To what extent will the interventions and protectionism of past remain competitive leg up against an influx of competition?
As industries close and head for the festive holidays, many laggard executives should utilise this short window to prepare for a newly competitive economic environment. A competitive economy is a going concern for laggards, and this will likely be the reality of the environment pretty soon.
Executives must ask themselves questions within competitive narratives. For instance, as investment inflows are expected to increase steadily, as an entity are you positioned to be the recipient of that investment, or it is targeted to competitors? Executives must assess their operational structures and honestly reflect on whether they accord investment or not?
Economic perceptions must shift from the paternalist interpretation that had prevailed in Zimbabwe.
For instance, due to a very accommodative central bank that intervened on high interest rates a few years ago, many industrialists must shift their perceptions towards appreciating competition for credit; where the regulator only sets a benchmark interest rate, but the market determines the real price of credit based on the competitiveness of creditors in the market.
So in the near term, industrialists must expect a nuanced change in their interactions with potential financiers who will not lend off a duty of fairness, but market determined interest rates. Sure, interest rates are likely to become cheaper, but more convincing competitors will access credit much lower than laggards.

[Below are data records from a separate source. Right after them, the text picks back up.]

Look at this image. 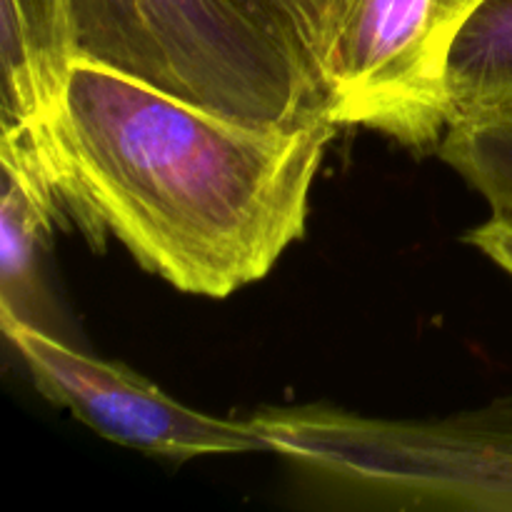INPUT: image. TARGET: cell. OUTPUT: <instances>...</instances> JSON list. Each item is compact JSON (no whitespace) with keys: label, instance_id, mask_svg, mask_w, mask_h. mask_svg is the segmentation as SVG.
<instances>
[{"label":"cell","instance_id":"1","mask_svg":"<svg viewBox=\"0 0 512 512\" xmlns=\"http://www.w3.org/2000/svg\"><path fill=\"white\" fill-rule=\"evenodd\" d=\"M340 125L248 123L78 60L53 130L65 218L113 235L175 290L228 298L305 235L310 190Z\"/></svg>","mask_w":512,"mask_h":512},{"label":"cell","instance_id":"2","mask_svg":"<svg viewBox=\"0 0 512 512\" xmlns=\"http://www.w3.org/2000/svg\"><path fill=\"white\" fill-rule=\"evenodd\" d=\"M80 60L248 123L328 115V95L248 0H73ZM330 118V115H328Z\"/></svg>","mask_w":512,"mask_h":512},{"label":"cell","instance_id":"3","mask_svg":"<svg viewBox=\"0 0 512 512\" xmlns=\"http://www.w3.org/2000/svg\"><path fill=\"white\" fill-rule=\"evenodd\" d=\"M275 455L383 508L512 512V393L448 418L260 410Z\"/></svg>","mask_w":512,"mask_h":512},{"label":"cell","instance_id":"4","mask_svg":"<svg viewBox=\"0 0 512 512\" xmlns=\"http://www.w3.org/2000/svg\"><path fill=\"white\" fill-rule=\"evenodd\" d=\"M485 3L350 0L325 75L330 120L438 148L450 125V53Z\"/></svg>","mask_w":512,"mask_h":512},{"label":"cell","instance_id":"5","mask_svg":"<svg viewBox=\"0 0 512 512\" xmlns=\"http://www.w3.org/2000/svg\"><path fill=\"white\" fill-rule=\"evenodd\" d=\"M0 328L40 395L100 438L175 463L273 453L253 418H215L188 408L128 365L83 353L35 320L0 315Z\"/></svg>","mask_w":512,"mask_h":512},{"label":"cell","instance_id":"6","mask_svg":"<svg viewBox=\"0 0 512 512\" xmlns=\"http://www.w3.org/2000/svg\"><path fill=\"white\" fill-rule=\"evenodd\" d=\"M78 60L73 0H0V145L38 155L50 175L53 130Z\"/></svg>","mask_w":512,"mask_h":512},{"label":"cell","instance_id":"7","mask_svg":"<svg viewBox=\"0 0 512 512\" xmlns=\"http://www.w3.org/2000/svg\"><path fill=\"white\" fill-rule=\"evenodd\" d=\"M0 315L30 318L40 250L53 225L68 223L58 188L35 158L0 150Z\"/></svg>","mask_w":512,"mask_h":512},{"label":"cell","instance_id":"8","mask_svg":"<svg viewBox=\"0 0 512 512\" xmlns=\"http://www.w3.org/2000/svg\"><path fill=\"white\" fill-rule=\"evenodd\" d=\"M448 98L450 120L512 108V0H488L455 40Z\"/></svg>","mask_w":512,"mask_h":512},{"label":"cell","instance_id":"9","mask_svg":"<svg viewBox=\"0 0 512 512\" xmlns=\"http://www.w3.org/2000/svg\"><path fill=\"white\" fill-rule=\"evenodd\" d=\"M438 153L493 213L512 215V108L453 118Z\"/></svg>","mask_w":512,"mask_h":512},{"label":"cell","instance_id":"10","mask_svg":"<svg viewBox=\"0 0 512 512\" xmlns=\"http://www.w3.org/2000/svg\"><path fill=\"white\" fill-rule=\"evenodd\" d=\"M278 30L328 95V60L350 0H248Z\"/></svg>","mask_w":512,"mask_h":512},{"label":"cell","instance_id":"11","mask_svg":"<svg viewBox=\"0 0 512 512\" xmlns=\"http://www.w3.org/2000/svg\"><path fill=\"white\" fill-rule=\"evenodd\" d=\"M465 243L478 248L512 278V215L493 213L485 223L465 235Z\"/></svg>","mask_w":512,"mask_h":512}]
</instances>
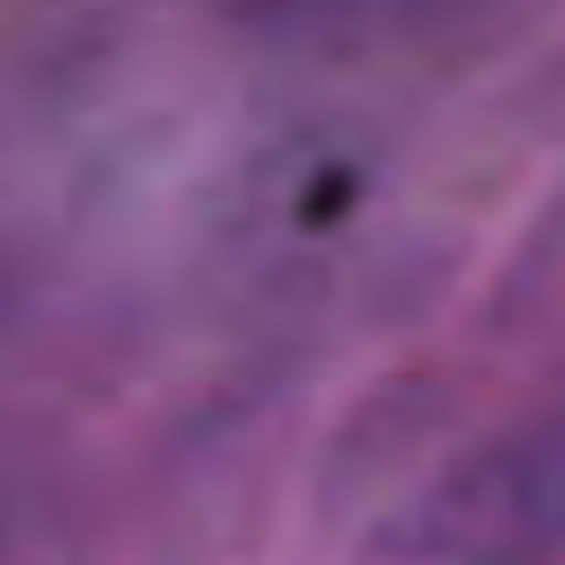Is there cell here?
I'll list each match as a JSON object with an SVG mask.
<instances>
[{
	"mask_svg": "<svg viewBox=\"0 0 565 565\" xmlns=\"http://www.w3.org/2000/svg\"><path fill=\"white\" fill-rule=\"evenodd\" d=\"M362 565H565V406L441 450Z\"/></svg>",
	"mask_w": 565,
	"mask_h": 565,
	"instance_id": "1",
	"label": "cell"
}]
</instances>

There is also a context of productivity to consider. Cheaper credit and greater investment mean that competitive entities will establish capital equipment of higher productivity. Overhead and marginal costs will expectedly reduce for the well-capacitated entities. This means that price competitiveness will become more prominent. A recurring theme under the last administration was government intervention in setting prices. This is less likely to occur in an improving environment, and price competition will be a reality that increases the disparity between the best and worst ran companies.
During this festive season, and the new administration shapes its industrial and macro-economic policy, individual companies in business should conduct their own competitive analyses.
While the economy as a significant challenge itself in year past, competition from other business agents will reaffirm itself as the forefront of competitive analyses.
The relationship between paternalist policy frameworks will likely become subdued as government conveys an open economy that inspires competition. Laggards will not be spared, and the reliable interventions and protectionism may not be enough to sustain continued operation.